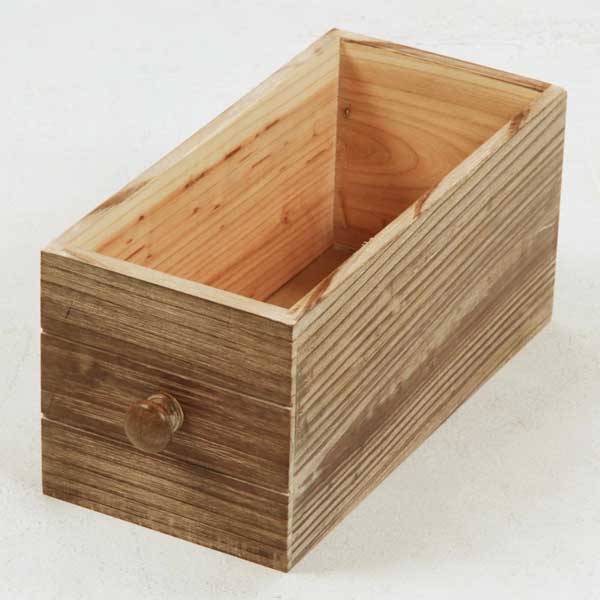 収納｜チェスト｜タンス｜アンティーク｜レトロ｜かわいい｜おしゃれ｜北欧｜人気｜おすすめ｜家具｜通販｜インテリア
● ● ● ● ● ● ●
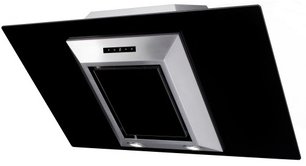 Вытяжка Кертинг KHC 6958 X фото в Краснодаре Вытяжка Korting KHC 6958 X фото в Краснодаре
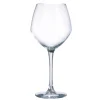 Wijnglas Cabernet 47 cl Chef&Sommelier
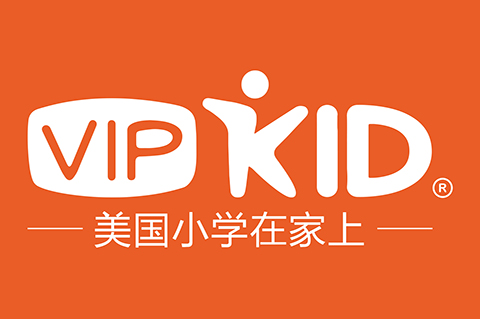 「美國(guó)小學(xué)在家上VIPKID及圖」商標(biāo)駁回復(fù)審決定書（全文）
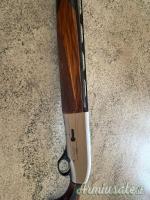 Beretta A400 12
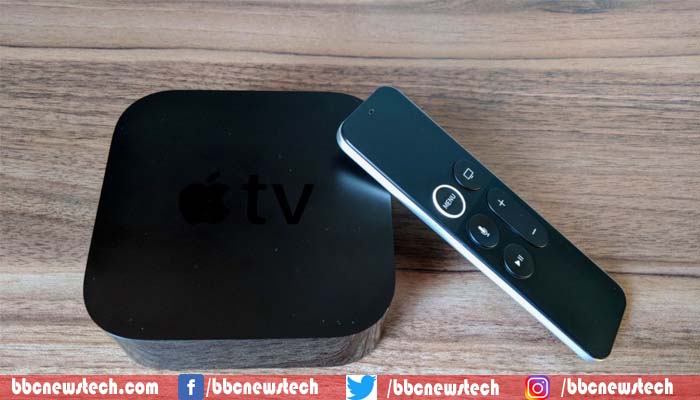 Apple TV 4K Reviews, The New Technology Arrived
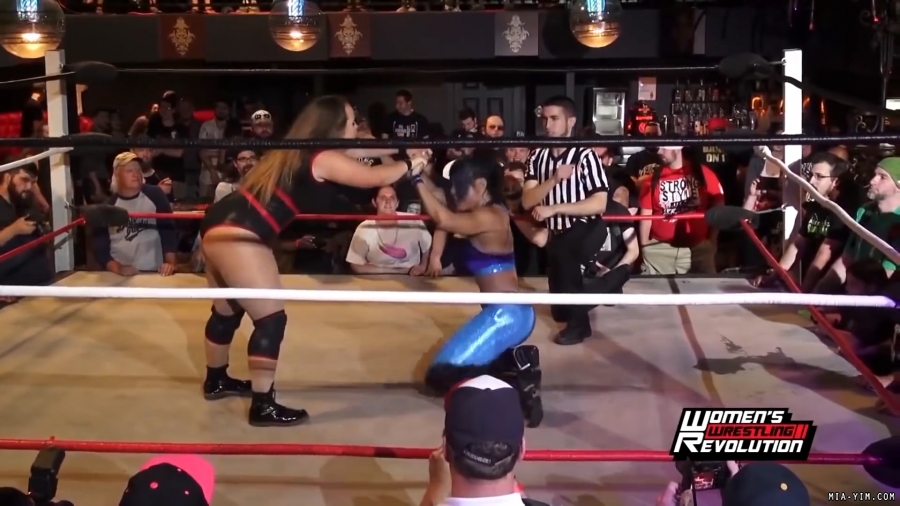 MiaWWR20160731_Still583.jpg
● ● ● ● ● ● ●
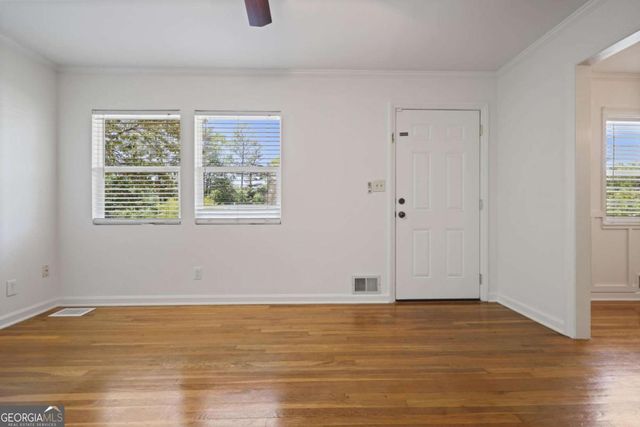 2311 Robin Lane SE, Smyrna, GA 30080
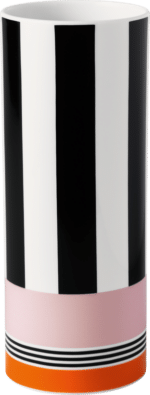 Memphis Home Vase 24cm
● ● ● ● ● ● ●
Instruction ▸ Can you swap "Apple TV 4K" for "Apple TV HD" in the part of the records that opens with the line containing "Вытяжка Кертинг KHC" and closes with the line containing "MiaWWR20160731_Still583.jpg"? Give only those lines again, with all else unchanged and the pictures left out.

Result ▸
 Вытяжка Кертинг KHC 6958 X фото в Краснодаре Вытяжка Korting KHC 6958 X фото в Краснодаре
 Wijnglas Cabernet 47 cl Chef&Sommelier
 「美國(guó)小學(xué)在家上VIPKID及圖」商標(biāo)駁回復(fù)審決定書（全文）
 Beretta A400 12
 Apple TV HD Reviews, The New Technology Arrived
 MiaWWR20160731_Still583.jpg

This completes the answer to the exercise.